Bien qu’intimé, aucune signification de la déclaration d’appel n’a été faite à M. [W] [Z].
La clôture de l’instruction de l’affaire a été prononcée le 11 avril 2023.
Par un soit-transmis en date du 10 mai 2023, la cour a indiqué aux parties entendre soulever la caducité partielle de l’appel interjeté à l’égard de M. [W] [Z], qui apparaît en tant qu’intimé non représenté par le conseil de Mme [E] [S], pour non-respect des dispositions de l’article 905-1 du code de procédure civile, en les invitant à lui faire retour, avant le vendredi 19 mai à minuit, de leurs éventuelles observations sur ce point précis, par une note en délibéré (articles 444 et 445 du code de procédure civile).
Aucune note en délibéré n’a été transmise dans le délai imparti.
MOTIFS DE LA DECISION
Sur la caducité partielle de l’appel à l’égard de M. [W] [Z]
Aux termes de l’article 905-1 du code de procédure civile, lorsque l’affaire est fixée à bref délai par le président de chambre, l’appelant signifie la déclaration d’appel dans les dix jours de la réception de l’avis de fixation qui lui est adressé par le greffe à peine de caducité de la déclaration d’appel relevée d’office par le président de chambre ou le magistrat désigné par le premier président ; que si, entre-temps, l’intimé à constitué avocat avant la signification de la déclaration d’appel, il est procédé par voie de notification à son avocat.
En l’espèce, faute pour la déclaration d’appel d’avoir été signifiée à M. [W] [Z], lequel apparaît à la procédure comme intimé non représenté, après avoir été partie et représenté par le même conseil que celui de Mme [E] [S] en première instance, il y a lieu de prononcer d’office la caducité partielle de la déclaration d’appel à l’égard de M [W] [Z].
Sur la saisine de la cour
En vertu de l’article 954 du code de procédure civile, les conclusions d’appel contiennent, en en-tête, les indications prévues à l’article 961. Elles doivent formuler expressément les prétentions des parties et les moyens de fait et de droit sur lesquels chacune de ces prétentions est fondée avec indication pour chaque prétention des pièces invoquées et de leur numérotation. Un bordereau récapitulatif des pièces est annexé.
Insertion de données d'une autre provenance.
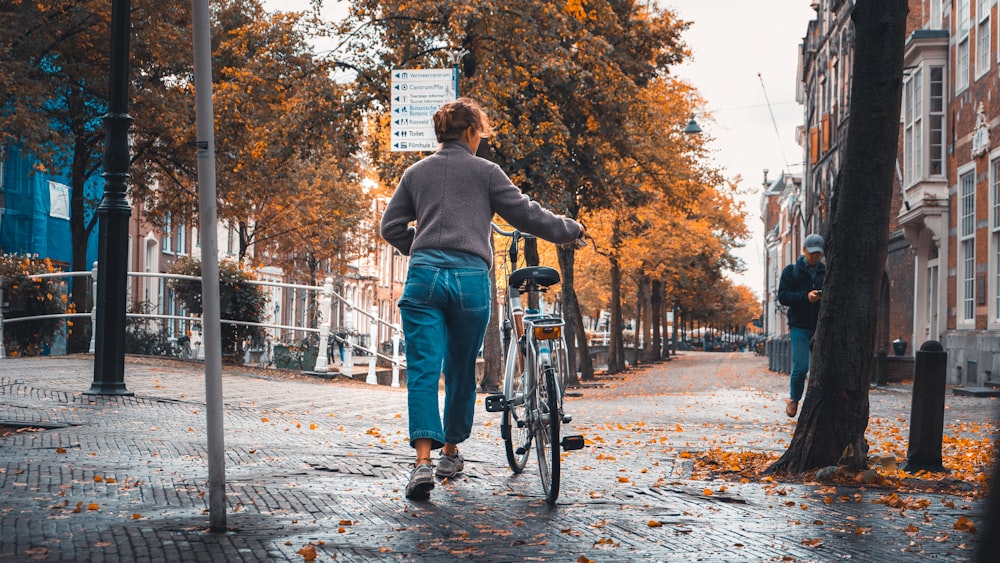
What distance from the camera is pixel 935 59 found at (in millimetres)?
25953

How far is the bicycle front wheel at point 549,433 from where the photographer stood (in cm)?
556

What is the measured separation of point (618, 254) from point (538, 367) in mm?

Les conclusions comprennent distinctement un exposé des faits et de la procédure, l’énoncé des chefs de jugement critiqués, une discussion des prétentions et des moyens ainsi qu’un dispositif récapitulant les prétentions. Si, dans la discussion, des moyens nouveaux par rapport aux précédentes écritures sont invoqués au soutien des prétentions, ils sont présentés de manière formellement distincte.
La cour ne statue que sur les prétentions énoncées au dispositif et n’examine les moyens au soutien de ces prétentions que s’ils sont invoqués dans la discussion.
Les parties doivent reprendre, dans leurs dernières écritures, les prétentions et moyens précédemment présentés ou invoqués dans leurs conclusions antérieures. A défaut, elles sont réputées les avoir abandonnés et la cour ne statue que sur les dernières conclusions déposées.
La partie qui conclut à l’infirmation du jugement doit expressément énoncer les moyens qu’elle invoque sans pouvoir procéder par voie de référence à ses conclusions de première instance.
La partie qui ne conclut pas ou qui, sans énoncer de nouveaux moyens, demande la confirmation du jugement est réputée s’en approprier les motifs.
Il résulte de ces dispositions que si l’appelant se borne, dans le dispositif de ses conclusions, à conclure à l’infirmation d’une ordonnance, sans formuler de prétentions sur les demandes tranchées dans cette décision, la cour n’est pas saisie de prétentions relatives à ces demandes.
En l’espèce, si Mme [S] sollicite, dans le dispositif de ses conclusions, l’infirmation de l’ordonnance entreprise et la condamnation de M. [D] à lui verser la somme de 2 000 euros au titre de l’article 700 du code de procédure civile et aux dépens, elle ne formule aucune prétention tendant à débouter M. [D] de ses demandes formées à son encontre, et en particulier de sa demande de la voir condamner, solidairement avec M. [W] [Z], à lui verser la somme de 7 650 euros à titre de provision sur les loyers et charges impayés.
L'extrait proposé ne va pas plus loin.